We create strong links to maths and data handling during scientific testing when we are recording results. KS1 children may use tally charts to record their observations but, as children move through KS2 they should be using an increasingly wide range of equipment to make measurements. They should learn what it means to measure accurately and check for reliability. Children will learn to independently plan how to record and analyse the data, using tables, pictograms, and bar charts to compare the measurements they make and to inform their conclusions.
Year 6 identifying how the digestive system works with different food types
Year 5 testing out how far sound travels
Year 2 Testing the suitability of materials
Researching using secondary sources
This skill is often used when it is not possible or unsafe for children to answer the questions first hand. Using secondary sources such as books, internet and experts enables children to evaluate the information they gather to form evidenced conclusions.
This is also the skill area where pupils can examine the lives and work of famous scientists to understand their achievements and highlight potential future careers. To see the scientists that are covered across year groups click here (insert key scientists overview document)
At Fieldhead Carr we create strong links to English when developing this skill and we promote the use of fiction and non fiction science related texts in both English and Science lessons. Sample texts are also available in class reading areas. To see a list of recommended texts by year group click here (insert literacy in science pdfs by year group)
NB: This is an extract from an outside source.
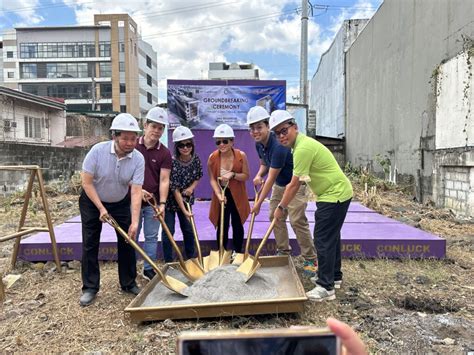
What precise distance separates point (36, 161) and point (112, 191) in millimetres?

FS2 using books to identify their animal models
Year 6 researching DNA and constructing DNA as a result of their investigations
Where ever possible our Science lessons involve practical hands on work in order to engage and stimulate learning and to ensure that a scientific skill is the focus of every lesson. Across a science topic, learning is recorded on our science working walls. This is a consistent format across school where we ensure that a range of scientific skills are covered across each topic, key vocabulary is highlighted and children’s learning is presented so links can be made from one lesson to the next. In Early Years, scientific skills are developed through the use of an investigation station where children can access and explore resources independently as well as direct teaching input. This idea of an investigation station is maintained throughout KS1. In KS2 the science working walls are supported by relevant book and artefact displays.